-- BEGIN MATERIAL TO PROCESS --

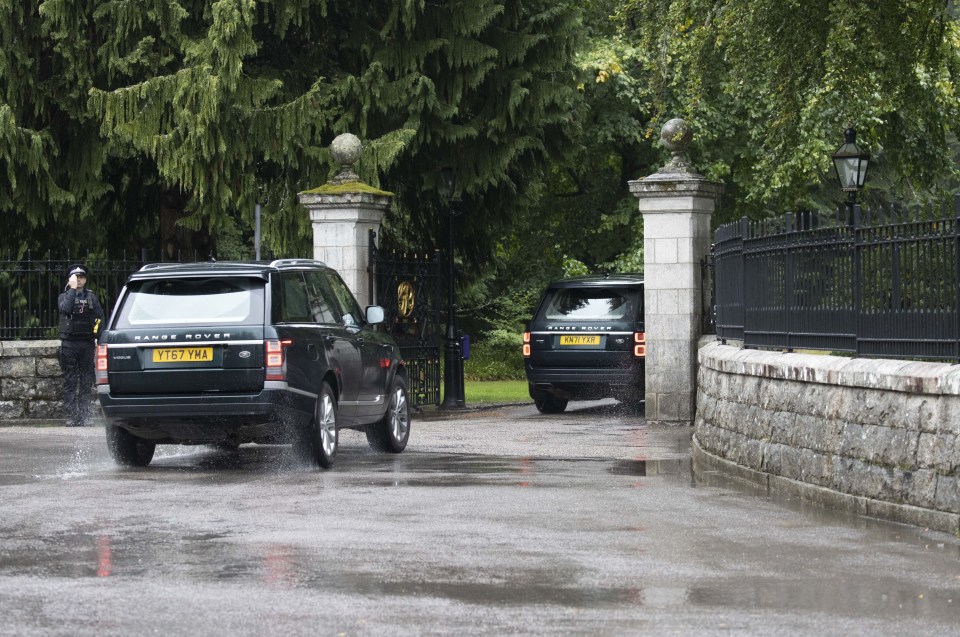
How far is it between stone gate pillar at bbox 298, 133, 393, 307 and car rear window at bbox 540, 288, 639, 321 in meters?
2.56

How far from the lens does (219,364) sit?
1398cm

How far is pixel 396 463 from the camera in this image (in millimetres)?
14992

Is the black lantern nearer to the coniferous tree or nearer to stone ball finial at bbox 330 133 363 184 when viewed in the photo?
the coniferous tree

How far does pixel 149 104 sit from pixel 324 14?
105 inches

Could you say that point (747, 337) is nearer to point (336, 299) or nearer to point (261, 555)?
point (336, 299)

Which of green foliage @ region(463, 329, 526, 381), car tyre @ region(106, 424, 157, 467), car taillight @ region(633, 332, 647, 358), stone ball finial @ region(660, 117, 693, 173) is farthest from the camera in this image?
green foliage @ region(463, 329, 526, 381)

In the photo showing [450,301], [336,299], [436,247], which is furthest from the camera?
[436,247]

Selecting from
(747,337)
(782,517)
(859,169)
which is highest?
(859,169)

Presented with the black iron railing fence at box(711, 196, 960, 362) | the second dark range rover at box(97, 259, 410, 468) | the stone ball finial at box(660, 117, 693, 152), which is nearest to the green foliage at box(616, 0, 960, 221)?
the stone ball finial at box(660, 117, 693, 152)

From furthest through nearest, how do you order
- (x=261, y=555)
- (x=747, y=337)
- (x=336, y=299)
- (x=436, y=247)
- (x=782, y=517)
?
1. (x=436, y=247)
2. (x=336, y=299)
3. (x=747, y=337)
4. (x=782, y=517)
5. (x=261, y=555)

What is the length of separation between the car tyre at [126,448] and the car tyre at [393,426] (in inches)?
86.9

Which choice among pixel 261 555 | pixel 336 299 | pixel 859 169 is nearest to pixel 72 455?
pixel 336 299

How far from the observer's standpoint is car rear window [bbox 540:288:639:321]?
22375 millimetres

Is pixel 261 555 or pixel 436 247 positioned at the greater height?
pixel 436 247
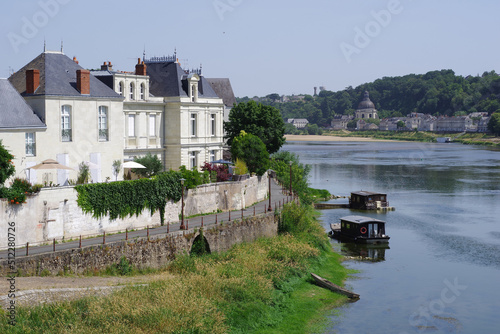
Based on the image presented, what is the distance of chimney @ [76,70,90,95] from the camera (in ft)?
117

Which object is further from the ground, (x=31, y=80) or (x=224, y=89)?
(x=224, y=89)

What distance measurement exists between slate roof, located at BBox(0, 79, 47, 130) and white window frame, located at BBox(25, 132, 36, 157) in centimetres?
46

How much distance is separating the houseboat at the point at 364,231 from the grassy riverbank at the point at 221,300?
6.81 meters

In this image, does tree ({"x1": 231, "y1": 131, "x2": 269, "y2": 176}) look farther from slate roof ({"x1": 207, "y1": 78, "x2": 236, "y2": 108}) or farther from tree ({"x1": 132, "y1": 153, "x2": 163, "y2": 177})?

-- END MATERIAL TO PROCESS --

WHAT YOU NEED TO DO.
Retype every item above word for word, leaving out the pictures.

THE RESULT.
How far is it between stone gate pillar at bbox 298, 133, 393, 307 and car rear window at bbox 540, 288, 639, 321 in meters?
2.56

How far from the lens does (219,364) sit?
1398cm

How far is pixel 396 463 from the camera in this image (in millimetres)?
14992

Is the black lantern nearer to the coniferous tree or nearer to stone ball finial at bbox 330 133 363 184 when viewed in the photo?
the coniferous tree

How far does pixel 149 104 sit from pixel 324 14?
105 inches

Could you say that point (747, 337) is nearer to point (336, 299) or nearer to point (261, 555)?
point (336, 299)

Which of green foliage @ region(463, 329, 526, 381), car tyre @ region(106, 424, 157, 467), car taillight @ region(633, 332, 647, 358), stone ball finial @ region(660, 117, 693, 173) is farthest from the camera in this image?
green foliage @ region(463, 329, 526, 381)

In the photo showing [450,301], [336,299], [436,247], which is furthest from the camera?
[436,247]

Selecting from
(747,337)
(782,517)
(859,169)
which is highest?
(859,169)

Presented with the black iron railing fence at box(711, 196, 960, 362) | the second dark range rover at box(97, 259, 410, 468) | the stone ball finial at box(660, 117, 693, 152), which is nearest to the green foliage at box(616, 0, 960, 221)?
the stone ball finial at box(660, 117, 693, 152)

From furthest through nearest, how do you order
- (x=261, y=555)
- (x=747, y=337)
- (x=336, y=299)
- (x=436, y=247)
- (x=782, y=517)
?
1. (x=436, y=247)
2. (x=336, y=299)
3. (x=747, y=337)
4. (x=782, y=517)
5. (x=261, y=555)

What is the length of separation between the car tyre at [126,448] and the car tyre at [393,426] (in inches)?
86.9

Which choice among pixel 261 555 | pixel 336 299 | pixel 859 169 is nearest to pixel 72 455?
pixel 336 299

How far from the observer's standpoint is car rear window [bbox 540:288:639:321]?
22375 millimetres

Is pixel 261 555 or pixel 436 247 positioned at the greater height?
pixel 436 247
Based on the image presented, what is the distance of chimney @ [76,70,90,95] from the camera (in ft)?
117

Which object is further from the ground, (x=31, y=80) or (x=224, y=89)?
(x=224, y=89)

What distance measurement exists between slate roof, located at BBox(0, 79, 47, 130) and white window frame, located at BBox(25, 132, 36, 157) in centimetres?
46

How much distance is separating the houseboat at the point at 364,231 from the grassy riverbank at the point at 221,300?
6.81 meters

In this image, does tree ({"x1": 231, "y1": 131, "x2": 269, "y2": 176}) look farther from slate roof ({"x1": 207, "y1": 78, "x2": 236, "y2": 108}) or farther from tree ({"x1": 132, "y1": 153, "x2": 163, "y2": 177})?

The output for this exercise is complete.